Of course, those bills didn’t first go through the extensive vetting of committee markups that the healthcare bill has.
And the nine Democratic members of the Rules Committee will also play a key role. The committee includes Pelosi allies from all the key caucuses. Still, some of them are dreading the compromises and arm-twisting that will be needed to get the bill to the floor.
Said one committee member last week, “I’d rather be a termite in a pesticide factory.”
Pelosi has yet to lose a major vote on the floor, save perhaps the Wall Street bailout. And no one in her own party is predicting a big loss on healthcare — the top priority of a president who is still popular, despite sagging poll numbers.
At the same time, she hasn’t yet had to stare down such credible threats, and from so many points on the Democratic compass.
But supporters say if Pelosi and Energy and Commerce Committee Chairman Henry Waxman (D-Calif.) could get the bill out of his committee last week, there’s no reason she can’t get it through the floor.

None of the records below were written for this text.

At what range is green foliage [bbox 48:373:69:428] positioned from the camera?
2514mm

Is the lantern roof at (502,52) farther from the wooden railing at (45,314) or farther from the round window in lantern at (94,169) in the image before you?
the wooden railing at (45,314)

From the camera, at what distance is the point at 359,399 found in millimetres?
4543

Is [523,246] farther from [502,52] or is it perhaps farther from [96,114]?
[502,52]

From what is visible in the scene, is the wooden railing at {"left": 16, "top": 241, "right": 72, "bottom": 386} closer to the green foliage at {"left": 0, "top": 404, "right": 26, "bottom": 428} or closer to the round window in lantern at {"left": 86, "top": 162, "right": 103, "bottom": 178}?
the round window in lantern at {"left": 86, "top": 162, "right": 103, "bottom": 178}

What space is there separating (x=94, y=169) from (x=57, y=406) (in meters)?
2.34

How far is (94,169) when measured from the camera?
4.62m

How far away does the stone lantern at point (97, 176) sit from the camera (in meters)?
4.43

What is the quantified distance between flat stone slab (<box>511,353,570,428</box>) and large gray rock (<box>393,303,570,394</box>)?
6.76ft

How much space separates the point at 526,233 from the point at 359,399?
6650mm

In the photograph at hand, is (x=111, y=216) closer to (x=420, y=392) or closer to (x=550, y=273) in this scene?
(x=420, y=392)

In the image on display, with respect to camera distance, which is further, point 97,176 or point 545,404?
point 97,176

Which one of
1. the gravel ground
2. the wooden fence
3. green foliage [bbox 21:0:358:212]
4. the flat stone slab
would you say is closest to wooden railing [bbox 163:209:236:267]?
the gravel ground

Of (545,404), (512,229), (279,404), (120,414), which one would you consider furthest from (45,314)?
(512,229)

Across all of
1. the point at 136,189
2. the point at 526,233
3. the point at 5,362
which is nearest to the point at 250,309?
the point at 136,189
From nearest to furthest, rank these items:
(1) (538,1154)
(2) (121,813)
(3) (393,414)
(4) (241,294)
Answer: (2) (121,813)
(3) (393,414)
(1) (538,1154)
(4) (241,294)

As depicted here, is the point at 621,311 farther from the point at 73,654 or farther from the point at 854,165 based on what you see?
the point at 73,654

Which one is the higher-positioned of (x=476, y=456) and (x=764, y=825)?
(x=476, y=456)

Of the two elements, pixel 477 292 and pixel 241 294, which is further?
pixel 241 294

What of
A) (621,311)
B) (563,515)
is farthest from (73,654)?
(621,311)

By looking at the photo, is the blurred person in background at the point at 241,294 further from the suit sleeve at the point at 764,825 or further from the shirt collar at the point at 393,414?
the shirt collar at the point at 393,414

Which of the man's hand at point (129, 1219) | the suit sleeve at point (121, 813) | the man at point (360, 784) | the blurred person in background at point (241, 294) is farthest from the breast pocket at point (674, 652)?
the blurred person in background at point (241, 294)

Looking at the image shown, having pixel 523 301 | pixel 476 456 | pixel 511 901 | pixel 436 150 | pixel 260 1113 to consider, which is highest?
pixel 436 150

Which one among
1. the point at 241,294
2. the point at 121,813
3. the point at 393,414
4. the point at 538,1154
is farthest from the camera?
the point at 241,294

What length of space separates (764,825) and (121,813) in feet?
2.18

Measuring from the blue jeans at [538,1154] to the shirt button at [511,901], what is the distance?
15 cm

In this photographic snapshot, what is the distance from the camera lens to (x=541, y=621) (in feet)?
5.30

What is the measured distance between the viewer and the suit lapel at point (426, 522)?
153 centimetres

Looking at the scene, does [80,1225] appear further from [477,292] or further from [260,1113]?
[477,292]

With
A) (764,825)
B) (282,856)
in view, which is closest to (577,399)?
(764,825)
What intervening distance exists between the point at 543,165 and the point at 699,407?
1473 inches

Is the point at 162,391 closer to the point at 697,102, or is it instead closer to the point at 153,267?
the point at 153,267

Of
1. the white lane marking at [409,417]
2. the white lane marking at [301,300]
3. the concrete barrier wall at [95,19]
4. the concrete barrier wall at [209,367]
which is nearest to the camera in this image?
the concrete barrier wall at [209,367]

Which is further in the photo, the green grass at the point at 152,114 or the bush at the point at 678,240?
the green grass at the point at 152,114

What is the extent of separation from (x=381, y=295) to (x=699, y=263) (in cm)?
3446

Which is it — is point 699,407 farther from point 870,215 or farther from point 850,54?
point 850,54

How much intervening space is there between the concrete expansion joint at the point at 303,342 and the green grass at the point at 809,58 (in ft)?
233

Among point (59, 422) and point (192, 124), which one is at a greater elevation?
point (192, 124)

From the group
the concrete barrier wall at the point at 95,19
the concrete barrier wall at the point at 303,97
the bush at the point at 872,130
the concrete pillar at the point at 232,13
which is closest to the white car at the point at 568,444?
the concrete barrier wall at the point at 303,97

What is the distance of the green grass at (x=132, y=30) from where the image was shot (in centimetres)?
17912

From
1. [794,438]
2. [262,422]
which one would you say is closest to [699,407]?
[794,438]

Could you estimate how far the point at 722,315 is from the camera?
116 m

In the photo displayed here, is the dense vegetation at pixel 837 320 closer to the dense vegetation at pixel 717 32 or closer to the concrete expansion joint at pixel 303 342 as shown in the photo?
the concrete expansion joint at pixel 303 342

“It’s certainly doable,” said a Democratic leadership aide. “You saw that at the end of Energy and Commerce.”
The bill got out of Energy and Commerce with a deal between Blue Dogs and liberals on the committee. But the broader membership of the two caucuses hasn’t signed on.
“The Blue Dogs have not taken any position. But I could speak with some great certainty that the bulk of the Blue Dogs still oppose the bill as it sits in committee,” said Rep. Allen Boyd (D-Fla.), an influential member of the 52-lawmaker coalition.
And 60 liberal lawmakers have signed a letter saying the concessions to the Blue Dogs go too far. Congressional Progressive Caucus Co-Chairwoman Lynn Woolsey (D-Calif.) has indicated the committee deal hasn’t mollified her group. Pelosi also inflamed liberals last week when she appeared to mock their commitment to voting against a bill they don’t like.
Feelings on the left and right likely will only harden in the fires of debate being stoked during recess. Democrats in conservative districts are being heckled for supporting what Republicans have dubbed a “government takeover” of healthcare. And liberals will likely be confronted by activists angry that they’ve already given up on a Canadian-style “single-payer” option.
The revision will also have to deal with an Education and Labor amendment letting states create “single-payer” plans the Democratic leadership is likely to frown upon.
And Republicans are hinting that a Pelosi-written bill will be a golden opportunity for them to tag vulnerable Democrats with Pelosi’s liberal reputation.
“Speaker Pelosi’s direction over the healthcare bill makes moderate Democrats at home talking to their constituents and holding town halls shudder,” said Brad Dayspring, spokesman for House Minority Whip Eric Cantor (R-Va.).